__CONSIGNES__.
a - Pour chacune des affirmations suivantes, indiquez par oui ou par non si elle concorde avec la chronique théâtrale, et citez les mots décisifs de celle-ci : (i) sur les colonnes-affiches, l'Ambigu-Comique figure avant la Gaîté ; (ii) la Preziosi se produit en ce moment à Paris ; (iii) le Voyage dans la lune approche de la 150e.
b - Prolongez la chronique théâtrale à partir de sa dernière phrase.

__EXTRAIT FOURNI__.

=======

Or, nous avons remarqué que l’Ambigu-Comique et les Folies-Dramatiques sont placés sur les colonnes-affiches avant la Gaîté et la Renaissance.
Pourquoi cette infraction à la règle ? Pourquoi cette fantaisie de la maison Morris, que rien ne justifie ?
Il est vrai que M. Vizentini peut s’en consoler en voyant le Voyage dans la lune friser la 150e, et M. Koning, en songeant qu’il fait fortune avec la Petite Mariée.
S’il est d’usage de voir les directeurs de théâtres courir au-devant des étoiles, il est plus rare de voir les étoiles se jeter à la face des directeurs.
Une artiste italienne, la Preziosi, qui parcourt en ce moment avec une troupe d’opérette les principales villes d’Italie, où elle obtient un succès fou, désireuse de se produire à Paris, écrivait dernièrement à un ami pour le prier d’inviter un directeur de la capitale à aller la voir à Rome.

=======

__EXTRAIT DE DONNÉES__.
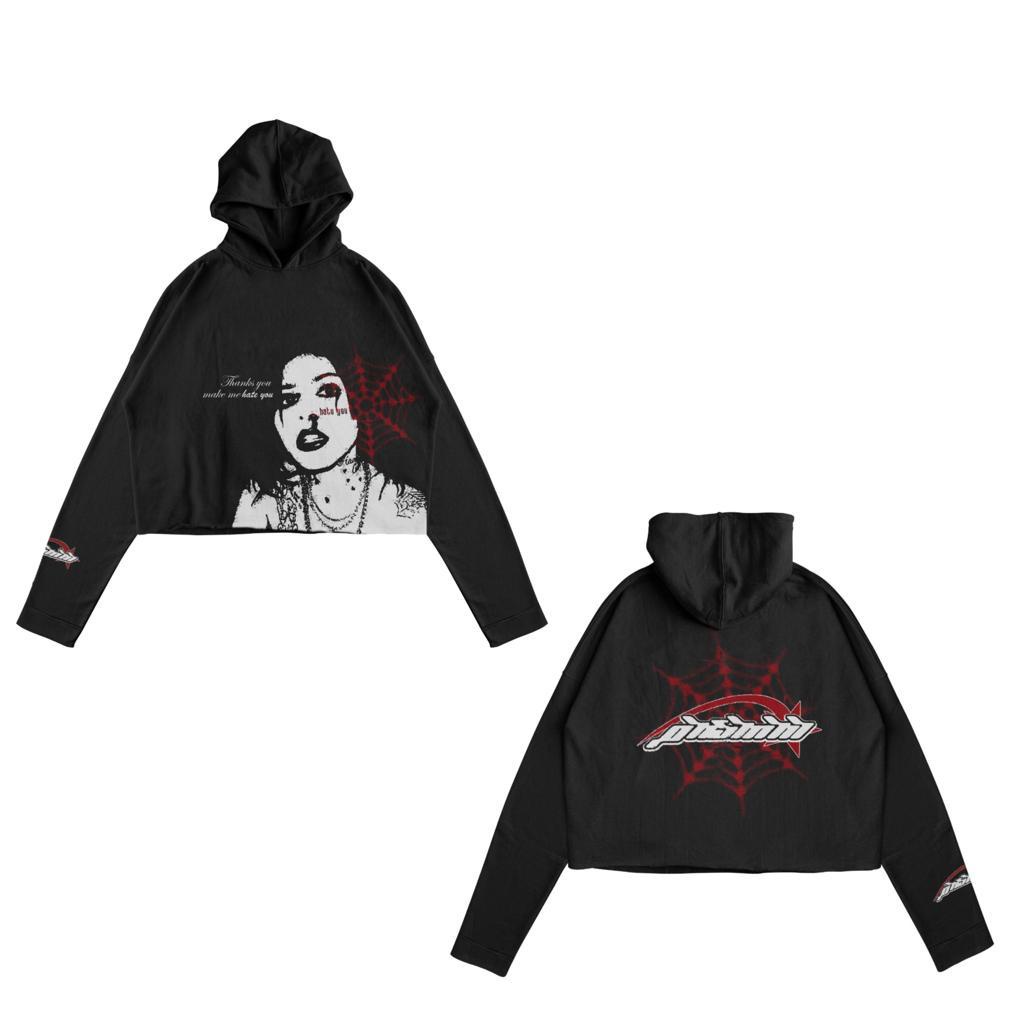 Sweater Hoodie Crop Punishment Spider Black Unisex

=======

__RÉPONSES__.
a -
(i) Oui : « l’Ambigu-Comique et les Folies-Dramatiques sont placés sur les colonnes-affiches avant la Gaîté et la Renaissance ».
(ii) Non : « qui parcourt en ce moment avec une troupe d’opérette les principales villes d’Italie ».
(iii) Oui : « en voyant le Voyage dans la lune friser la 150e ».

b -
La réponse n’arrivant pas que fait la Preziosi ? Elle demande à son impresario un congé de quelques jours, et un soir, à minuit, après avoir joué la Jolie Parfumeuse à son théâtre, elle se jette seule en chemin de fer, arrive à Paris, et vient frapper à la porte des Bouffes et des Variétés à la fois.
Aux Bouffes, elle rencontre Offenbach, qui la voit, l’entend, et, séance tenante, M. Comte signe avec la voyageuse un engagement de plusieurs années. La Preziosi, satisfaite, part comme une flèche, et remonte en chemin de fer pour Rome, où elle est arrivée juste à temps pour entrer en scène.
La Preziosi est une jeune et belle blonde, douée d’une jolie voix et très bonne chanteuse ; on l’appelle en Italie « la Desclée de l’opérette » ; ses débuts auront lieu aux Bouffes-Parisiens au commencement de l’hiver prochain.
Jules Prével.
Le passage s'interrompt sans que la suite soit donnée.